Organizations ranging from the Interfaith Alliance to the American Association for the Advancement of Science also applauded the ruling.
The Seattle-based Center for Science and Culture at Discovery Institute, however, attempted to downplay the implications of the ruling while lashing out at "an activist judge who has delusions of grandeur."
Even so, a spokesman for the intelligent design think tank conceded that school districts across the country will likely take note of the sweeping district court decision.
"In my opinion, the judge simply ignored the way in which intelligent design functions," said Casey Luskin, the center's program officer in public policy and legal affairs.
Intelligent design, according to a written summary by Luskin, is "a scientific theory which states that some aspects of nature are best explained by an intelligent cause rather than an undirected cause such as natural selection."
Critics, however, say intelligent design ascribes complexity in nature to an unidentified supernatural deity and represents little more than camouflaged legal strategy to circumvent a June 19, 1987, Supreme Court prohibition against teaching biblical creation science in public schools.
Tuesday, Judge Jones agreed, writing that intelligent design "aspires to change the ground rules of science to make room for religion, specifically, beliefs consonant with a particular form of Christianity."
Far-reaching implications
Lawyers for the 11 plaintiffs said they expected the decision's implications to extend well beyond Pennsylvania.
"This wasn't just a quick-and-dirty lawsuit over what happened in Dover," Witold Walczak, legal director of ACLU of Pennsylvania, said in an interview last week. "This was a six-week trial with no expenses spared by either side that put intelligent design on trial."
Although the ruling has no binding precedent on other school districts, the "decision is really quite striking in its breadth," agreed Jay Wexler, professor at Boston University School of Law, who wasn't part of the trial. "I would imagine that will make other school districts pretty cautious going forward," he said.
Judge Jones, whom President Bush appointed to the court in 2002, may be relatively insulated from charges of overstepping his judicial authority, according to Wexler.
"This is a conservative appointee," he said, "so it's not like this claim of liberal activism is going to be very persuasive."
Judge's words
Judge Jones saved some of his harshest words for the "breathtaking inanity" of the school board's decision and for members themselves.
"It is ironic that several of these individuals, who so staunchly and proudly touted their religious convictions in public, would time and again lie to cover their tracks and disguise the true purpose behind the ID policy," he wrote.
Eugenie Scott, executive director of the Berkeley, Calif.-based National Center for Science Education, predicted that the anti-evolution movement would still find other ways to promote its views.
"It's like a waterbed," she said in a news teleconference. "You push it down in one place, and it bounces up in another."

Directive 1
Work out how many lines of the entries contain the string "separating", with case counting, and give only that number.
The passage on the intelligent design ruling and the entries come from unrelated sources.

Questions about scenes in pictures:
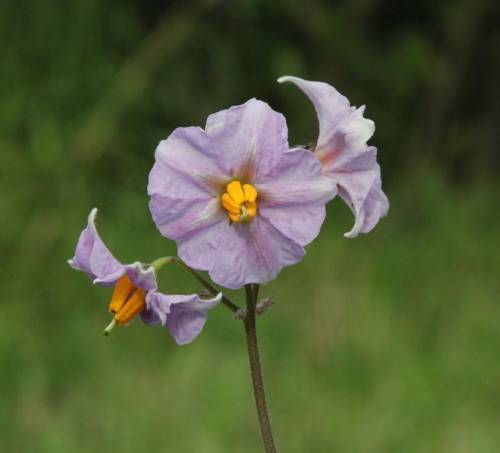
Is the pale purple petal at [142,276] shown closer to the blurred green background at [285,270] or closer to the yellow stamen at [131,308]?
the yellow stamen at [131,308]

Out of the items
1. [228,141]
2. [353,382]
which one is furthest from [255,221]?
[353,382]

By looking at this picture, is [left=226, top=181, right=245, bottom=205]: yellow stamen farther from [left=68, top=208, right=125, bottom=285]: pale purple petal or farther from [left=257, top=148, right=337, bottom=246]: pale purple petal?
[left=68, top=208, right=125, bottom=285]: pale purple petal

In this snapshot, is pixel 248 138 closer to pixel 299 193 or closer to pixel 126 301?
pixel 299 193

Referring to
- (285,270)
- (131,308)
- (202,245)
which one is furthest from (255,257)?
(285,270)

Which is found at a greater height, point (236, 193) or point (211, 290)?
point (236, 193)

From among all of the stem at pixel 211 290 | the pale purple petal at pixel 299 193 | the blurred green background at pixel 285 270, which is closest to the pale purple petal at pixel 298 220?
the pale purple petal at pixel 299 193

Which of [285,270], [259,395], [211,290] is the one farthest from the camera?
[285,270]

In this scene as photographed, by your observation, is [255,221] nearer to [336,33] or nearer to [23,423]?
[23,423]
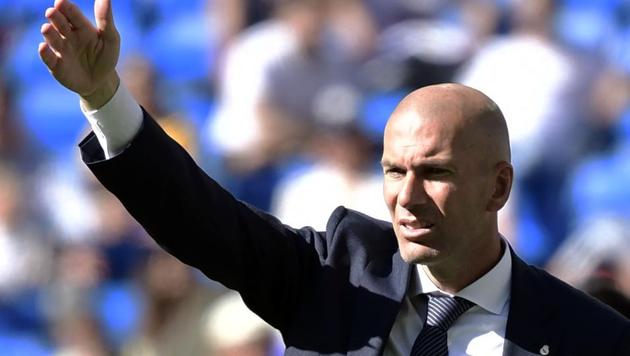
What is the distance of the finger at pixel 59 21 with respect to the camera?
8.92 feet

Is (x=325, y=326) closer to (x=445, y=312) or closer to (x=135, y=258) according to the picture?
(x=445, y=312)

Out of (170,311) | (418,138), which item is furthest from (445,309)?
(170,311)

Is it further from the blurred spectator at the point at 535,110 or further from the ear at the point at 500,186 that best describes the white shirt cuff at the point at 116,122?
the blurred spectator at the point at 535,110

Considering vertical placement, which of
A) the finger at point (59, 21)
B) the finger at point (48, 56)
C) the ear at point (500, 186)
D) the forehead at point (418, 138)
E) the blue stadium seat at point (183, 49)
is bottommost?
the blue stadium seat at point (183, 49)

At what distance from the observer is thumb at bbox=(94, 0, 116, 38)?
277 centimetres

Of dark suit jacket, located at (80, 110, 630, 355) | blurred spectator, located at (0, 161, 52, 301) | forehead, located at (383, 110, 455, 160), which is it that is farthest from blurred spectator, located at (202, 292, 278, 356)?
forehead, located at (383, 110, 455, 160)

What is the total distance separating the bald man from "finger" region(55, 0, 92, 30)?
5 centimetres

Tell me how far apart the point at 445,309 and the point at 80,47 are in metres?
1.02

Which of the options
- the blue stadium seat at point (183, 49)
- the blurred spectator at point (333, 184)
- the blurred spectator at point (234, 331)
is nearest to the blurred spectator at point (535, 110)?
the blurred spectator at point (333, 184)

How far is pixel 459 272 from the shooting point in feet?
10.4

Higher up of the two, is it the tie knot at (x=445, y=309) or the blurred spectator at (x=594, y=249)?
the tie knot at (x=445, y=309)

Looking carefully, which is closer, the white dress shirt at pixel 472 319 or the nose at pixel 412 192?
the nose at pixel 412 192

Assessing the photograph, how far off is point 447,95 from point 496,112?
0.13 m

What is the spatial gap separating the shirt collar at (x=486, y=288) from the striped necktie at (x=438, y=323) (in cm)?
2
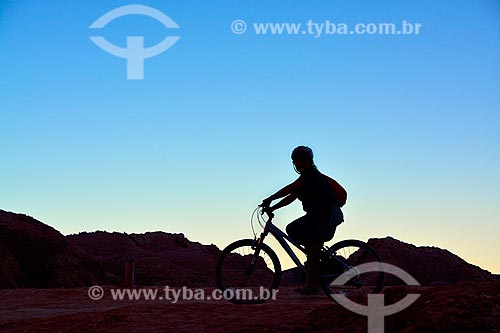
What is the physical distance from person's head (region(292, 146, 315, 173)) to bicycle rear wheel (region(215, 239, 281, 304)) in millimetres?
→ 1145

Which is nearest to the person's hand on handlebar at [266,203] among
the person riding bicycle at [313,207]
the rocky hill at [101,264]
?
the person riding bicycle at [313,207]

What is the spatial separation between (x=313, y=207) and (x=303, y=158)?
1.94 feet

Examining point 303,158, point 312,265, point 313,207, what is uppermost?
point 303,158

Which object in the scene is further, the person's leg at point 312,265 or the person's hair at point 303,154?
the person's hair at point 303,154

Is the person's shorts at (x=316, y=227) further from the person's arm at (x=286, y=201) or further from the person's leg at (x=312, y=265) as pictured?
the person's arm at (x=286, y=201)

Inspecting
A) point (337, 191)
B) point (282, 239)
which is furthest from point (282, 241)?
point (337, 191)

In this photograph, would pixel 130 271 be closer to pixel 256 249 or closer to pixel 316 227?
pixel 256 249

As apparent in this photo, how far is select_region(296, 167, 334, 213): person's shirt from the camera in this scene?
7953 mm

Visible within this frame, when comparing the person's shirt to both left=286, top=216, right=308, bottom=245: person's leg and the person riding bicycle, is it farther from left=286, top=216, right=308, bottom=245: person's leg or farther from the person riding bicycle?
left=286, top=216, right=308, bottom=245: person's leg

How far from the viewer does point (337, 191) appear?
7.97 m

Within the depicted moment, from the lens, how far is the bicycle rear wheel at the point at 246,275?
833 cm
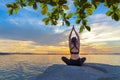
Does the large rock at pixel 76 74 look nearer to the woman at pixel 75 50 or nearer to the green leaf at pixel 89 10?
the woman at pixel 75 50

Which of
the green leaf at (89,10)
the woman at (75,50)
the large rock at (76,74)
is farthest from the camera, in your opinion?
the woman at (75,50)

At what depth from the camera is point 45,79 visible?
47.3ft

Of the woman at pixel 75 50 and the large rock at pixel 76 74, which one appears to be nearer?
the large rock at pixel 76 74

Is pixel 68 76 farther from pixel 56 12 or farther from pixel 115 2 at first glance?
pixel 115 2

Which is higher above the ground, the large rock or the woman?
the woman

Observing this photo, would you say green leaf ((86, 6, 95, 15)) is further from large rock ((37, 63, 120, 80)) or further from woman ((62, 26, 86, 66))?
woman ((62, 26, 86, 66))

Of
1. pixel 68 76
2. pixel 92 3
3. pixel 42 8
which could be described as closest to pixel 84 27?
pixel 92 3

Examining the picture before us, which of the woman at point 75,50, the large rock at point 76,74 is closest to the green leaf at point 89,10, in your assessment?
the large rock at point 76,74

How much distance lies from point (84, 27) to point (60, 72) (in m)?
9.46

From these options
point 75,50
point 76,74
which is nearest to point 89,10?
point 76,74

Directive 2
Copy everything in the passage on the intelligent design ruling from "The Seattle-based Center" down to "and legal affairs.", swapping "think tank" for "research group".

Correct output 1
2

Correct output 2
The Seattle-based Center for Science and Culture at Discovery Institute, however, attempted to downplay the implications of the ruling while lashing out at "an activist judge who has delusions of grandeur."
Even so, a spokesman for the intelligent design research group conceded that school districts across the country will likely take note of the sweeping district court decision.
"In my opinion, the judge simply ignored the way in which intelligent design functions," said Casey Luskin, the center's program officer in public policy and legal affairs.